His wife had to shield because of health issues, so fearing Mark might bring the virus home, she and their young children moved out to stay with relatives.

"There were a lot of tears, we didn't want to be apart," he says. "Despite long hours working in social care, we've never been apart since I was 18 years old."

He has spent most of the last year living separately from his family, only seeing them online or at socially distanced meetings.

"It's been an incredibly busy time during the pandemic, and I think that's taken my mind off things, but I've missed out on two birthdays of my middle child, and Christmas and Easter."

Mark decided the only way they could return home safely was if he stopped working on the frontline of care and he's now changed jobs.

"It wasn't an easy decision. I would have just kept going and going and going. But I think eventually, there is burnout for everybody. You can't keep that up forever."

In a sector that already struggles to recruit enough staff, nearly a fifth of those who took part in the research said they expected to stop working in care within the next 12 months.

Image caption,
Johanet says her lowest point was being hospitalised with Covid, but says it also saved her life

Nurse Johanet Sloan, who manages a home that supports people who need rehabilitation after they leave hospital, said: "You still have to get on doing your day-to-day job, but you've got Covid in the back of your mind, so I think that's where there's a lot of stress."

After a small Covid outbreak at the home, she developed symptoms and became so ill she had to be taken to hospital by ambulance.

"My husband came to say goodbye and I really thought this is the last time I'm actually going to see him," she says. "It was very scary.

"It really felt like I needed to look at him for as long as I could, just to get that image in my head."

Image caption,
Johanet feared she would not see her husband again after she went into hospital

Johanet describes going into hospital as her lowest point, but also says that was what saved her.

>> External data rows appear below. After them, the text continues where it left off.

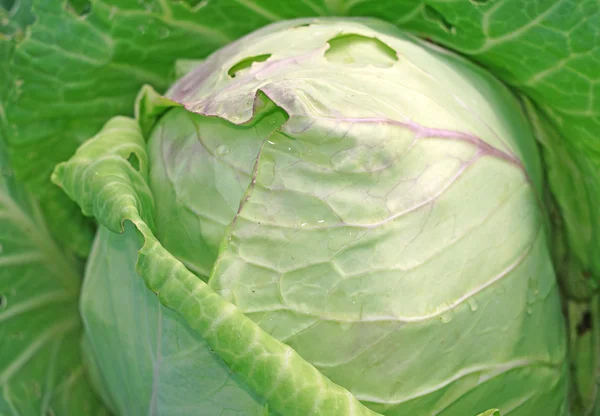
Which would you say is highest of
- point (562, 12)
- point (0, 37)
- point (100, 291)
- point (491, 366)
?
point (562, 12)

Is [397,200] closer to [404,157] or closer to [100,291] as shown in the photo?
[404,157]

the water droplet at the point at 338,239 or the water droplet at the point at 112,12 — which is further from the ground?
the water droplet at the point at 112,12

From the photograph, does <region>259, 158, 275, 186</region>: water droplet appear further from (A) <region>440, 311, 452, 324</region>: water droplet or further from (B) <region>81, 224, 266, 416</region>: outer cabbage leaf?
(A) <region>440, 311, 452, 324</region>: water droplet

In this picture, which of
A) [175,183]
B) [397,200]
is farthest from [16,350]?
[397,200]

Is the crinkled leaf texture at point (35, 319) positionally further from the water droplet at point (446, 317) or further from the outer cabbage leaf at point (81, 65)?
the water droplet at point (446, 317)

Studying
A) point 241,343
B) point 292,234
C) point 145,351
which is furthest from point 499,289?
point 145,351

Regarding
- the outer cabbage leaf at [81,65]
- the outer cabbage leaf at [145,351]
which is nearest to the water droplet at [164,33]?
the outer cabbage leaf at [81,65]

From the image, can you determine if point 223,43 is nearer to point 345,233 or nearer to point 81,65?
point 81,65

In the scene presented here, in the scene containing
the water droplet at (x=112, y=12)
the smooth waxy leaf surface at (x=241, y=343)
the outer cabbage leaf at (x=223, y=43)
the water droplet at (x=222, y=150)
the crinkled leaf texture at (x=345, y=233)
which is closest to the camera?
the smooth waxy leaf surface at (x=241, y=343)
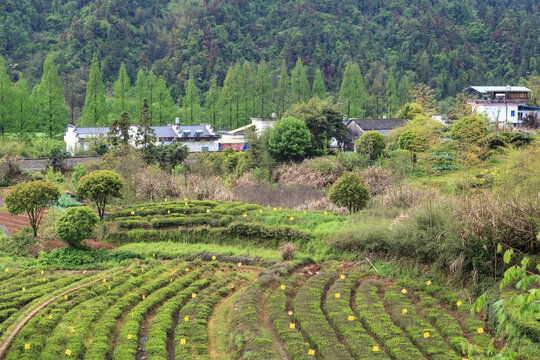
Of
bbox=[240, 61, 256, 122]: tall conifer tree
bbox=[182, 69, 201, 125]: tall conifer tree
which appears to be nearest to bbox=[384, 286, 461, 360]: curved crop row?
bbox=[182, 69, 201, 125]: tall conifer tree

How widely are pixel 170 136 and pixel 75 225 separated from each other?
31650 mm

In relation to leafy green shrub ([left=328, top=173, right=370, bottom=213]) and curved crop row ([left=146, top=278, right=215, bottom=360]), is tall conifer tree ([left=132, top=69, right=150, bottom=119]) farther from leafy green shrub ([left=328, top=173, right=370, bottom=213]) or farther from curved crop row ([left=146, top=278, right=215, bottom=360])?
curved crop row ([left=146, top=278, right=215, bottom=360])

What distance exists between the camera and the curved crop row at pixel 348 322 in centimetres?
1312

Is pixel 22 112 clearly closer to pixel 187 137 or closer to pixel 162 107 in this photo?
pixel 162 107

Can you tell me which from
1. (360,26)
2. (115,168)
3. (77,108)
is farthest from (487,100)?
(360,26)

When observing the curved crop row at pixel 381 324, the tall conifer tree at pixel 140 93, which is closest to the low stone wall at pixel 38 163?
the tall conifer tree at pixel 140 93

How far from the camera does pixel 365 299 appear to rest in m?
16.5

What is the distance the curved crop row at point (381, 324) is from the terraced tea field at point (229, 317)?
1.1 inches

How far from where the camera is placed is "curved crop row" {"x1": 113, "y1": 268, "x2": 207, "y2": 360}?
43.9ft

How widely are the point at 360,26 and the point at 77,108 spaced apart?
54.8m

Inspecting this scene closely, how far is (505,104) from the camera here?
4753 centimetres

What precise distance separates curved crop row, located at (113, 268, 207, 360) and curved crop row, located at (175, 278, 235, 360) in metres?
0.93

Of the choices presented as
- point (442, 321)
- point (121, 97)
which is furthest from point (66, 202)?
point (121, 97)

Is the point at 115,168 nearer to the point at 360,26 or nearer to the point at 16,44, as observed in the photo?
the point at 16,44
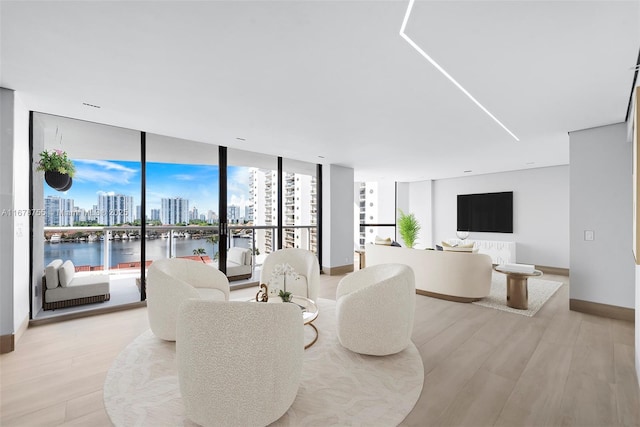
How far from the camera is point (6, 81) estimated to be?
260 centimetres

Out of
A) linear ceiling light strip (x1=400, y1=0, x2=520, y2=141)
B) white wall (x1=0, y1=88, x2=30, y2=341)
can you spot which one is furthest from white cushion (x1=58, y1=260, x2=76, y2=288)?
A: linear ceiling light strip (x1=400, y1=0, x2=520, y2=141)

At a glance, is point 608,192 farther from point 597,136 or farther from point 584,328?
point 584,328

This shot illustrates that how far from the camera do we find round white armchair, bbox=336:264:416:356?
262 cm

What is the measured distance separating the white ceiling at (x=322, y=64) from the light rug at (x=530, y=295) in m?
2.55

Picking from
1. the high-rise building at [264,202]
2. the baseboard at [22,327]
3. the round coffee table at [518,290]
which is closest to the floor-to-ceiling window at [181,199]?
the high-rise building at [264,202]

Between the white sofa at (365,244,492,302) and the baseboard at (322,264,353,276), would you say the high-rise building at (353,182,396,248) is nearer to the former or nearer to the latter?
the baseboard at (322,264,353,276)

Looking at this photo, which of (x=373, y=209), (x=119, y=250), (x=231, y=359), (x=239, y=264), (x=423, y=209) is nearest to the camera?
(x=231, y=359)

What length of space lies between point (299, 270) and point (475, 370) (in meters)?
2.44

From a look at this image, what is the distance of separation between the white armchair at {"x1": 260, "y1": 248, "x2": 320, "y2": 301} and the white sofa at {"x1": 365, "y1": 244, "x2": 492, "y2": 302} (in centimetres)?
194

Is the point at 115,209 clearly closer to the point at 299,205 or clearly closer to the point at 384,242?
the point at 299,205

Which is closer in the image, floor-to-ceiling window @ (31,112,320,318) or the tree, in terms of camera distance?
floor-to-ceiling window @ (31,112,320,318)

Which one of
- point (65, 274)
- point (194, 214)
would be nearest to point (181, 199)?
point (194, 214)

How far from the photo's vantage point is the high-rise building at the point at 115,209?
424 cm

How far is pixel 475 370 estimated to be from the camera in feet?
8.13
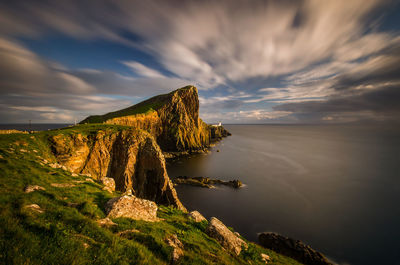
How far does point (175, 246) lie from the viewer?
796 centimetres

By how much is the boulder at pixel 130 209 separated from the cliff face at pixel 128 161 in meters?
20.3

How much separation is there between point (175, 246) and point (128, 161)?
26202 millimetres

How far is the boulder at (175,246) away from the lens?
22.5 ft

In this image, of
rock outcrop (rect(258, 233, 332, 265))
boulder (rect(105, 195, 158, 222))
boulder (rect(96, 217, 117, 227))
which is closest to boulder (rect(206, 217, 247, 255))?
boulder (rect(105, 195, 158, 222))

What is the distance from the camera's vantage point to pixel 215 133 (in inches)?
7023

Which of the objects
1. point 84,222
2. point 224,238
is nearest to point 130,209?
point 84,222

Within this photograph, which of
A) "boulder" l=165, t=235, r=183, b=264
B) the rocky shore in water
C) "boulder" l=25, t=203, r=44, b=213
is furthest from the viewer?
the rocky shore in water

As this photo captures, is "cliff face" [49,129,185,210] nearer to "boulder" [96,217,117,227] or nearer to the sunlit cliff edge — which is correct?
the sunlit cliff edge

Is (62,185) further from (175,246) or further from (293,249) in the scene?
(293,249)

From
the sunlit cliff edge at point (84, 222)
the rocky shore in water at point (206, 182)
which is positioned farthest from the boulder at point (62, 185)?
the rocky shore in water at point (206, 182)

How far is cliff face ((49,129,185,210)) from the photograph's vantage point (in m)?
26.7

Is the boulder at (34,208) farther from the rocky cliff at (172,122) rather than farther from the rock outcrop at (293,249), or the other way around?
the rocky cliff at (172,122)

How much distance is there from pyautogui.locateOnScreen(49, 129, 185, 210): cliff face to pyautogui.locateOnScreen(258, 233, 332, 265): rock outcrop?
18424 mm

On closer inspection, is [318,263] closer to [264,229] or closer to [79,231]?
[264,229]
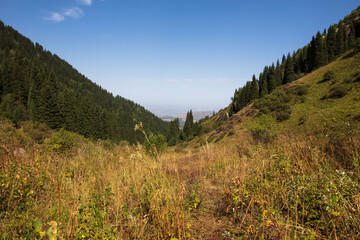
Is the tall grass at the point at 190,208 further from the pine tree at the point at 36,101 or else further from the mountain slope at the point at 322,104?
the pine tree at the point at 36,101

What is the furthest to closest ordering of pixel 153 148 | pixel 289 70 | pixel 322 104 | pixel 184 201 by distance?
pixel 289 70
pixel 322 104
pixel 153 148
pixel 184 201

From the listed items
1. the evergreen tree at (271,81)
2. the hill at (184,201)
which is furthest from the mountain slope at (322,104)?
the evergreen tree at (271,81)

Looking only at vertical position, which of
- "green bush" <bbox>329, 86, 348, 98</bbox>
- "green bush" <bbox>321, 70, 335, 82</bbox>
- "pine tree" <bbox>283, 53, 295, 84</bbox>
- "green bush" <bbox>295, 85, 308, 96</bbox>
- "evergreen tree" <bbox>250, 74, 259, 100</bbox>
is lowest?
"green bush" <bbox>329, 86, 348, 98</bbox>

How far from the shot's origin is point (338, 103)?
20.9 meters

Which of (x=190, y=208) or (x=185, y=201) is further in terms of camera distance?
(x=185, y=201)

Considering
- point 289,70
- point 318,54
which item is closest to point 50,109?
point 289,70

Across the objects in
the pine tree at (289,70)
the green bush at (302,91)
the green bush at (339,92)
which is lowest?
the green bush at (339,92)

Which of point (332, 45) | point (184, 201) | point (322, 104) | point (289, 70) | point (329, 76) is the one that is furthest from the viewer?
point (289, 70)

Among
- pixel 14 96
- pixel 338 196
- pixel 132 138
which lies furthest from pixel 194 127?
pixel 338 196

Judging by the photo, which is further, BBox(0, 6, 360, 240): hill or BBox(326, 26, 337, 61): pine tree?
BBox(326, 26, 337, 61): pine tree

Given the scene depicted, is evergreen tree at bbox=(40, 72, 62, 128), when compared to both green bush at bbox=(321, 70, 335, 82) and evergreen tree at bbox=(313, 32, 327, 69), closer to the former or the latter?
green bush at bbox=(321, 70, 335, 82)

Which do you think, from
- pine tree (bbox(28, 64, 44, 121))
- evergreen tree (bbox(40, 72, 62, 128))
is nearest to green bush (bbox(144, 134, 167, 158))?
evergreen tree (bbox(40, 72, 62, 128))

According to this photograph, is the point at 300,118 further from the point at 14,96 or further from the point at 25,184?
the point at 14,96

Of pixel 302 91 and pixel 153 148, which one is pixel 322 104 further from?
pixel 153 148
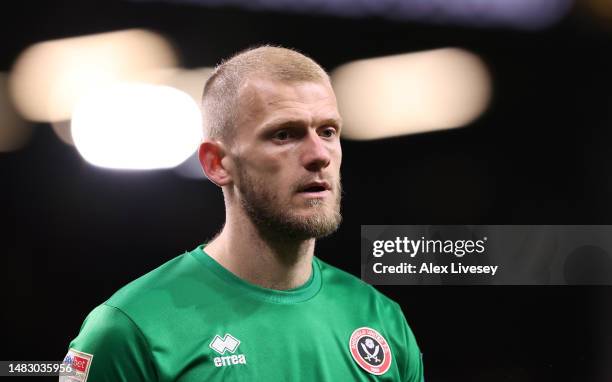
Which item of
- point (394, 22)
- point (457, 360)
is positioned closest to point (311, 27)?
point (394, 22)

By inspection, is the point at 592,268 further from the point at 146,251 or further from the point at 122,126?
the point at 122,126

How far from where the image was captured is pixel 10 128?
2572 mm

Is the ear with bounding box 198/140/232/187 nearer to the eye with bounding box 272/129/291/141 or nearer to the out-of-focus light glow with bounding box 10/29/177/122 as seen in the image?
the eye with bounding box 272/129/291/141

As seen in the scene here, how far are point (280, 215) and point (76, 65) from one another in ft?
4.86

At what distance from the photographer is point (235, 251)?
1.65m

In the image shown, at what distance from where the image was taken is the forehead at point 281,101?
158 centimetres

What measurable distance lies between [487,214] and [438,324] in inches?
19.3

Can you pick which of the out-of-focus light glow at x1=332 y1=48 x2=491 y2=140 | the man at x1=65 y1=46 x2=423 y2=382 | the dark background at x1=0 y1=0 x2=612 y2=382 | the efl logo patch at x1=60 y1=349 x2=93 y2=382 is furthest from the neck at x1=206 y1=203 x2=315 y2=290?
the out-of-focus light glow at x1=332 y1=48 x2=491 y2=140

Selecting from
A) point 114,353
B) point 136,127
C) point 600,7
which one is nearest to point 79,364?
point 114,353

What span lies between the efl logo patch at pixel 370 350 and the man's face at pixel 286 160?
34 cm

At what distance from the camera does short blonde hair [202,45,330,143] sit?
1.64m

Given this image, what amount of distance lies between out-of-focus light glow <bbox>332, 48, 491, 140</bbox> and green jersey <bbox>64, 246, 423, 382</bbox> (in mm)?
1027

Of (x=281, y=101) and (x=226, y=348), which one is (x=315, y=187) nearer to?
(x=281, y=101)

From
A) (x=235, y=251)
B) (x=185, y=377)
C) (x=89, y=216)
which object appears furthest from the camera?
(x=89, y=216)
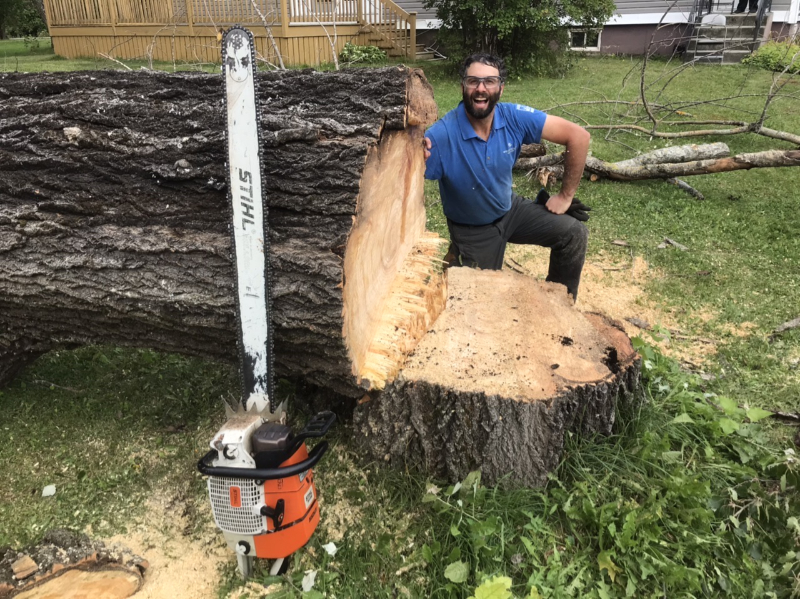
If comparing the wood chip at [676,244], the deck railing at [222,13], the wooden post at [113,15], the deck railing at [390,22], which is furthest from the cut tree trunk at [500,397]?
the wooden post at [113,15]

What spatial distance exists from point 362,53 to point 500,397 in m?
12.1

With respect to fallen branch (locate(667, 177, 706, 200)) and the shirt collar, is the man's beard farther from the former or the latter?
fallen branch (locate(667, 177, 706, 200))

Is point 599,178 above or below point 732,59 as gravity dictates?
below

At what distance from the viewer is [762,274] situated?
4.30 meters

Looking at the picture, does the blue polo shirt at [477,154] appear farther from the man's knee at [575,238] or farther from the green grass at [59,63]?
the green grass at [59,63]

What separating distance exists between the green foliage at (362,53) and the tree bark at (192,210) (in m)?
11.1

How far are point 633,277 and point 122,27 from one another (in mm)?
13841

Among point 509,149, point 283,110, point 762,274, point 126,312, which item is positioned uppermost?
point 283,110

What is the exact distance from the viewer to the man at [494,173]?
3064mm

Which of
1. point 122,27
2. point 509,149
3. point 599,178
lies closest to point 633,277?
point 509,149

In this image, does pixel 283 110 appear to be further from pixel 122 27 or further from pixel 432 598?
pixel 122 27

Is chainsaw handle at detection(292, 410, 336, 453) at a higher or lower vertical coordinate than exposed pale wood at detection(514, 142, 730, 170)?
lower

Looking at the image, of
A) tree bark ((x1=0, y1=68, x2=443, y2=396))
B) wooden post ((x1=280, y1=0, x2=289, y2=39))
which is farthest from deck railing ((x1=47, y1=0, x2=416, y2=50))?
tree bark ((x1=0, y1=68, x2=443, y2=396))

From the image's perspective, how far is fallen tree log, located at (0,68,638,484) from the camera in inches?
78.4
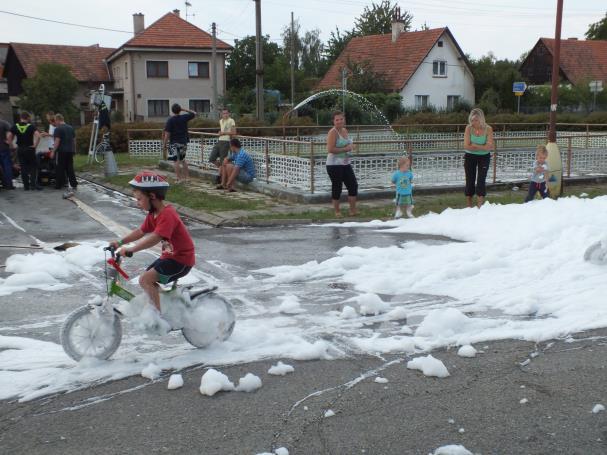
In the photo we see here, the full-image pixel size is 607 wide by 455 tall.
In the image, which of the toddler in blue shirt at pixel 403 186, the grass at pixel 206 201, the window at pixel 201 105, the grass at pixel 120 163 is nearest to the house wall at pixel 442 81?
the window at pixel 201 105

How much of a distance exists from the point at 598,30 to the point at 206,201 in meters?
90.9

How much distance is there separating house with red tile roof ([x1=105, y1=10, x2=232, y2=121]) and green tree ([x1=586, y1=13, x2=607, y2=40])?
57.5 meters

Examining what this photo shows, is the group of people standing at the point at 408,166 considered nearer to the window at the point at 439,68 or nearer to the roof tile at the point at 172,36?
the roof tile at the point at 172,36

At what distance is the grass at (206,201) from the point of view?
47.1 feet

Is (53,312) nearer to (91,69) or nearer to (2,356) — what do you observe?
(2,356)

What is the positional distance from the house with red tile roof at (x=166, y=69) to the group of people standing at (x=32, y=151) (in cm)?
3410

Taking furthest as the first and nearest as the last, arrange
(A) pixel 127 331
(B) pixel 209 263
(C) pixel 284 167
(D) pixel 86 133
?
(D) pixel 86 133 → (C) pixel 284 167 → (B) pixel 209 263 → (A) pixel 127 331

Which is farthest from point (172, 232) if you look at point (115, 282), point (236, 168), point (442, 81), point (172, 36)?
point (442, 81)

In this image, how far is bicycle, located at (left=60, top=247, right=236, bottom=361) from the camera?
5.69 meters

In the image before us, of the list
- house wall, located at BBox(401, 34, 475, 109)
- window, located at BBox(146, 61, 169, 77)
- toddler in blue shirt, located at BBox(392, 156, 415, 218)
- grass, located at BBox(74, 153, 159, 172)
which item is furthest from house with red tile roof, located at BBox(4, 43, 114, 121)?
toddler in blue shirt, located at BBox(392, 156, 415, 218)

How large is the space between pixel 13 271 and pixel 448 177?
11.2 metres

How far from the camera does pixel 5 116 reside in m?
68.1

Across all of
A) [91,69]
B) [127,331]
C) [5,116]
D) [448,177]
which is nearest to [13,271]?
[127,331]

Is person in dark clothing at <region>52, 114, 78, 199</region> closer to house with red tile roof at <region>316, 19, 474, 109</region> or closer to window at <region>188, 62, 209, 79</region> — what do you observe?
window at <region>188, 62, 209, 79</region>
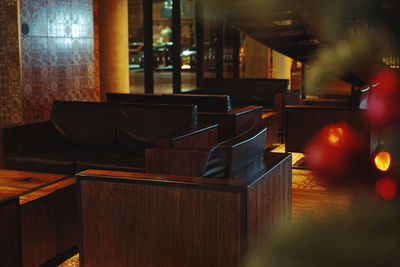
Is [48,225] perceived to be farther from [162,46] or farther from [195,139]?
[162,46]

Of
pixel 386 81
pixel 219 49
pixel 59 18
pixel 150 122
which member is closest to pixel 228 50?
pixel 219 49

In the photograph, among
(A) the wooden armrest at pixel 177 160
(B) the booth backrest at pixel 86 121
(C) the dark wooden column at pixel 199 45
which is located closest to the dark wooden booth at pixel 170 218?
(A) the wooden armrest at pixel 177 160

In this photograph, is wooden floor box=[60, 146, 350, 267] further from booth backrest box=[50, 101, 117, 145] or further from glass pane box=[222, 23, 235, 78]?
glass pane box=[222, 23, 235, 78]

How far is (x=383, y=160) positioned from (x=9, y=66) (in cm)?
433

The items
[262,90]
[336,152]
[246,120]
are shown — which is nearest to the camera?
[246,120]

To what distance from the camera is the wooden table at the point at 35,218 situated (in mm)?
2746

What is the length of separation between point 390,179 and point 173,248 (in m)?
3.31

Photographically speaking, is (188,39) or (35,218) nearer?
(35,218)

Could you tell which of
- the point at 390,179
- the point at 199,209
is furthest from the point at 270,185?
the point at 390,179

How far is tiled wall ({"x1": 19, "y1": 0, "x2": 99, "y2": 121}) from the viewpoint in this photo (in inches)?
257

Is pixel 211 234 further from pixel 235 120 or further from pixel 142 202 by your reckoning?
pixel 235 120

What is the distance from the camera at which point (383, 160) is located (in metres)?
6.29

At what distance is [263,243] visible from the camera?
281 cm

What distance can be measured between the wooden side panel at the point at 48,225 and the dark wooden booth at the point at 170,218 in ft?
1.13
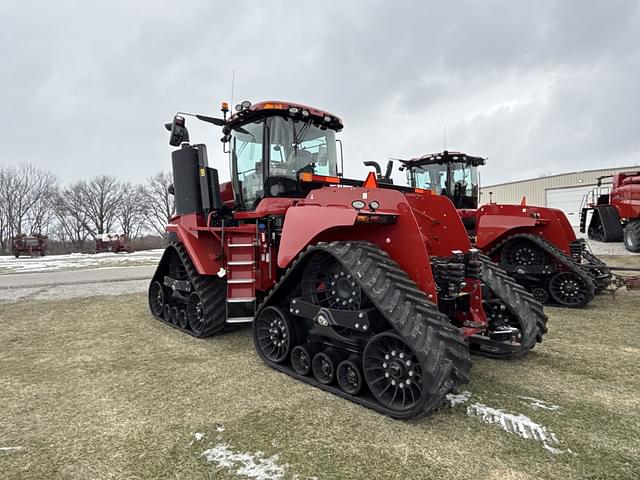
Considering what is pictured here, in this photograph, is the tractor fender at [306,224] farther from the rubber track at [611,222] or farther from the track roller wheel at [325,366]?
the rubber track at [611,222]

She's since returned to work and shares her story with others to encourage them to accept a coronavirus vaccine when invited.

"The quicker people get vaccinated, the safer it will be for us," she says. "Then we can actually start to recover properly, because I think that's what we need at the moment."

The government is currently consulting on plans to require care staff in England to receive a coronavirus vaccine as a condition of deployment.

The GMB says the responses to its survey underline the importance of providing mental health support for staff, as well as reasonable sick pay to allow time to recover.

A spokesperson for the Department of Health and Social Care said it was "committed to ensuring all our dedicated frontline care workers can access the support they need during this difficult time".

It added that it had helped to develop a package of psychological and practical resources to support social care workers' wellbeing.

"Delivering a care system that is fit for the future remains a top priority and we will bring forward proposals for social care later this year," the spokesperson said.